Special business - special resolutions
Dis-application of pre-emption rights (Resolution 14)
That, subject to the passing of resolution 13, the Directors be and they are generally empowered to allot equity securities (as defined in s560 of the Act) of Mitie wholly for cash pursuant to the authority of the Directors under s551 of the Act conferred by resolution 13 above (in accordance with s570(1) of the Act) and/or by way of a sale of treasury shares (in accordance with s573 of the Act), in each case as if s561(1) of the Act did not apply to such allotment, provided that the power conferred by this resolution shall be limited:
- a) to the allotment of equity securities in connection with an offer of, or invitation to apply for, equity securities to the holders of ordinary shares in the capital of Mitie in proportion (as nearly as practicable) to their respective holdings of such shares but subject to such exclusions or other arrangements as the Directors may deem necessary or expedient to deal with treasury shares, fractional entitlements or any legal, regulatory or practical problems arising under the laws or requirements of any overseas territory or by virtue of shares being represented by depository receipts or the requirements of any regulatory body or any stock exchange or any other matter whatsoever; and
- b) otherwise than pursuant to sub-paragraph (a) above, to the allotment of equity securities to any person or persons up to an aggregate nominal value equal to £890,802.10,
and unless previously revoked, varied or extended, this power shall expire on the earlier of 30 September 2017 and the conclusion of the next annual general meeting of Mitie, except that Mitie may before the expiry of this power make an offer or agreement which would or might require equity securities to be allotted after such expiry and the Directors may allot equity securities in pursuance of such an offer or agreement as if the power conferred hereby had not expired.

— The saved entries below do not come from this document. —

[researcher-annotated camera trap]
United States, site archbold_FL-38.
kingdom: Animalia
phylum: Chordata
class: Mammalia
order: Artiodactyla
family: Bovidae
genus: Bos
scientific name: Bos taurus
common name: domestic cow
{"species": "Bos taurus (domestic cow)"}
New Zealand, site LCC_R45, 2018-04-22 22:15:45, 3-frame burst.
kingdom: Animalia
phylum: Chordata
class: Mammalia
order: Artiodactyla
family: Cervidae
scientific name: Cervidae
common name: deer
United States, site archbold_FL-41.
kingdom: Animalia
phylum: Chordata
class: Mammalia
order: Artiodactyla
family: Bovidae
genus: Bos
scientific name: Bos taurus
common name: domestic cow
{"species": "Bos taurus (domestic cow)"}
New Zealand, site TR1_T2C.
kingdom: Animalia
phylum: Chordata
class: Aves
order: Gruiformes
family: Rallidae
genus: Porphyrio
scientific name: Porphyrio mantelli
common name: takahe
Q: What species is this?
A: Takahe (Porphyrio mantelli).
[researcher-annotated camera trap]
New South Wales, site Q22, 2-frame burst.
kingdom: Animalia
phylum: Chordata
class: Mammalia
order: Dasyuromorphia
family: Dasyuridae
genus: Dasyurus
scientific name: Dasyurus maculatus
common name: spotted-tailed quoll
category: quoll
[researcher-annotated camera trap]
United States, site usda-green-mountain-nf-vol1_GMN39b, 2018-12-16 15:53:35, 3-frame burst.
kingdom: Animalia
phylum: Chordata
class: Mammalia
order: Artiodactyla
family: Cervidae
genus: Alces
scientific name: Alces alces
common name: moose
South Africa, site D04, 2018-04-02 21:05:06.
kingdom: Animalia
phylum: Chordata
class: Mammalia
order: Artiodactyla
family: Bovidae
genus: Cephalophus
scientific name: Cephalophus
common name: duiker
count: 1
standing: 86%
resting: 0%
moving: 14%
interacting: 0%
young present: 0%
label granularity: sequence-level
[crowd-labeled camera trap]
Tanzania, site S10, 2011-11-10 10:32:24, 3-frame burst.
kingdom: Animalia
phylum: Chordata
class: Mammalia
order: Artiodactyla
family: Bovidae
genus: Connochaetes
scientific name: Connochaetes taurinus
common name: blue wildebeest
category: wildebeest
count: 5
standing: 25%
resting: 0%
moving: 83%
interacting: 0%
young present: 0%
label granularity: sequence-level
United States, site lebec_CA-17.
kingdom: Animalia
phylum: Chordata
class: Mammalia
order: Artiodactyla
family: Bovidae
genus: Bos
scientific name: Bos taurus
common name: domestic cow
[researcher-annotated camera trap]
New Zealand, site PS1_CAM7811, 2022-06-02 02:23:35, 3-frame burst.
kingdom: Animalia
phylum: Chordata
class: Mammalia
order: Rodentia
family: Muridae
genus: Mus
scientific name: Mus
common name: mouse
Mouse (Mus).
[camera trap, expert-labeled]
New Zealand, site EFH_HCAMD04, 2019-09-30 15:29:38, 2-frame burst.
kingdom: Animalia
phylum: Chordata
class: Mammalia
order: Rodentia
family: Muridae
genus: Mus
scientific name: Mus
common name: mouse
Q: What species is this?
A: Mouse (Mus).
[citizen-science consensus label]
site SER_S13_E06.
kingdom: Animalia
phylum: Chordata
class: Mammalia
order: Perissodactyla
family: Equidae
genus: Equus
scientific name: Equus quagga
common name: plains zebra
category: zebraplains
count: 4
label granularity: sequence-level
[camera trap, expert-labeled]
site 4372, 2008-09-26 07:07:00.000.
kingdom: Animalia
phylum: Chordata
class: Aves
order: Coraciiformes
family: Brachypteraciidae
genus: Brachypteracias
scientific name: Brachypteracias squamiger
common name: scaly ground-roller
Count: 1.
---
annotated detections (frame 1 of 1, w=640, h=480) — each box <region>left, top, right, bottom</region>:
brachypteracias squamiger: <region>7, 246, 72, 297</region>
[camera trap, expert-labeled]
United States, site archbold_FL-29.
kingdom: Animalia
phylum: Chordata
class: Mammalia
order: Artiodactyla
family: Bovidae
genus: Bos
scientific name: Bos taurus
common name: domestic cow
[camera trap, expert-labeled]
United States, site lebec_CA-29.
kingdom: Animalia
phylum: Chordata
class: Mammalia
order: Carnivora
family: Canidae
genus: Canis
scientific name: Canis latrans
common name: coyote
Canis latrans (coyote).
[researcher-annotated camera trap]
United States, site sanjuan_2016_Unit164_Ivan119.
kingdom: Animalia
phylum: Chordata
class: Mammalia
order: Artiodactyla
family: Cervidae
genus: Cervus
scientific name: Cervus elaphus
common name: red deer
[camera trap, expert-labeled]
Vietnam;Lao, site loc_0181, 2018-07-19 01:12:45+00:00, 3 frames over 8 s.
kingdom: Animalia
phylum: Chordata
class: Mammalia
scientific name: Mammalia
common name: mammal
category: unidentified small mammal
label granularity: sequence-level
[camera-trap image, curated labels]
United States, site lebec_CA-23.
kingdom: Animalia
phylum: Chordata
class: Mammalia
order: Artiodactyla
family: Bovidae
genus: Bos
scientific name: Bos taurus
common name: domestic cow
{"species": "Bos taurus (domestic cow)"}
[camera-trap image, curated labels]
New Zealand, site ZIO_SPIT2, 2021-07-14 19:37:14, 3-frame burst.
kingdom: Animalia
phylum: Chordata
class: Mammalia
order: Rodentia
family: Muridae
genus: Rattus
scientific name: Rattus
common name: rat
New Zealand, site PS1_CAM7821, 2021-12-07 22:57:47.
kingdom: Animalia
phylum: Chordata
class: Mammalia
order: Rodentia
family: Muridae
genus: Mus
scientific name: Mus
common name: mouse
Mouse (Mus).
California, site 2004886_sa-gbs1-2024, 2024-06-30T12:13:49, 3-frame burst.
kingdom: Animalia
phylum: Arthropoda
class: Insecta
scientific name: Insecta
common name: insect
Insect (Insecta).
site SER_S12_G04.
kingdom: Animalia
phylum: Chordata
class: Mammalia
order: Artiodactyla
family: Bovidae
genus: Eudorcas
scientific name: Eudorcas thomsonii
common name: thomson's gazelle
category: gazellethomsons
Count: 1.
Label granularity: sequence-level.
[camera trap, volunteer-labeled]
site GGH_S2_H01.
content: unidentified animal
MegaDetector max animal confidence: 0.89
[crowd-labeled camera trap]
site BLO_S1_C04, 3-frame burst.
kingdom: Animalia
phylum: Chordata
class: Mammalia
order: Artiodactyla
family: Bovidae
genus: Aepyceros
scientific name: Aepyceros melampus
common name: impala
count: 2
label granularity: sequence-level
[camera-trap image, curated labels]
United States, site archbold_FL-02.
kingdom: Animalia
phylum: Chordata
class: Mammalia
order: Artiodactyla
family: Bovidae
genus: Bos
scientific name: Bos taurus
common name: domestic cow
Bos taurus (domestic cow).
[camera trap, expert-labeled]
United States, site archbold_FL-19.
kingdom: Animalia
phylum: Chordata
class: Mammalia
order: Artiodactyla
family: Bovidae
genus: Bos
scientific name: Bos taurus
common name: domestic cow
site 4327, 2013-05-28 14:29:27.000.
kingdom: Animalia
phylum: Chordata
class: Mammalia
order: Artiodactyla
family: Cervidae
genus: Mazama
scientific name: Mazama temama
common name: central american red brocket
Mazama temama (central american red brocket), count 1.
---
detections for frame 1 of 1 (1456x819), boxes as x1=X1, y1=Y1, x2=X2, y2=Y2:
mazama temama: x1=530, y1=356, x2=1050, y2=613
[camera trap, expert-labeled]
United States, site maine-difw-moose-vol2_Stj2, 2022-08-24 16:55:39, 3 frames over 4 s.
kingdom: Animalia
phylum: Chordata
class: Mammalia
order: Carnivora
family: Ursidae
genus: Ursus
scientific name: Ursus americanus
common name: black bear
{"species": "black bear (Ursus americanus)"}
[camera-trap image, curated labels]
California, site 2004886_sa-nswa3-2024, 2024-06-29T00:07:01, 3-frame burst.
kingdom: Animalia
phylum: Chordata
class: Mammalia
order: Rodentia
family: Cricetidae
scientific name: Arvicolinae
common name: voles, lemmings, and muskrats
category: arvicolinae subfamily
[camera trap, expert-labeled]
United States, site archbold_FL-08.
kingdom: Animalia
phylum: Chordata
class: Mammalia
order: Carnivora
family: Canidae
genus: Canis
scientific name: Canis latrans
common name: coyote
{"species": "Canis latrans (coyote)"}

Authority to purchase own shares (Resolution 15)
That Mitie be and is hereby generally and unconditionally authorised for the purposes of s701 of the Act to make market purchases (within the meaning of s693(4) of the Act) of its ordinary shares of 2.5p each ("Ordinary Shares"), on such terms and in such manner as the Directors may from time to time determine, provided that:
- a) the maximum number of Ordinary Shares that may be purchased is 35,632,084, representing approximately 10% of the issued ordinary share capital of Mitie as at 25 May 2016 (excluding treasury shares);
- b) the minimum price (exclusive of expenses) that may be paid for an Ordinary Share is 2.5p;
- c) the maximum price (exclusive of expenses) that may be paid for an Ordinary Share is the higher of (i) 105% of the average middle market value of an Ordinary Share (as derived from the Daily Official List of the London Stock Exchange) for the five business days immediately preceding the day on which the Ordinary Share is contracted to be purchased; and (ii) the value of an Ordinary Share calculated on the basis of the price quoted for (a) the last independent trade of, or (b) the highest current independent bid for, any number of Ordinary Shares on the trading venue where the purchase is carried out; and
- d) this authority shall, unless previously renewed, revoked or varied, expire on the earlier of 30 September 2017 and the conclusion of the next annual general meeting of Mitie, except in relation to purchases of Ordinary Shares the contract for which was concluded before the expiry of this authority and which might be completed or executed wholly or partly after such expiry.
Notice of general meetings (Resolution 16)
That a general meeting (other than an annual general meeting) may be called on not less than 14 clear days' notice.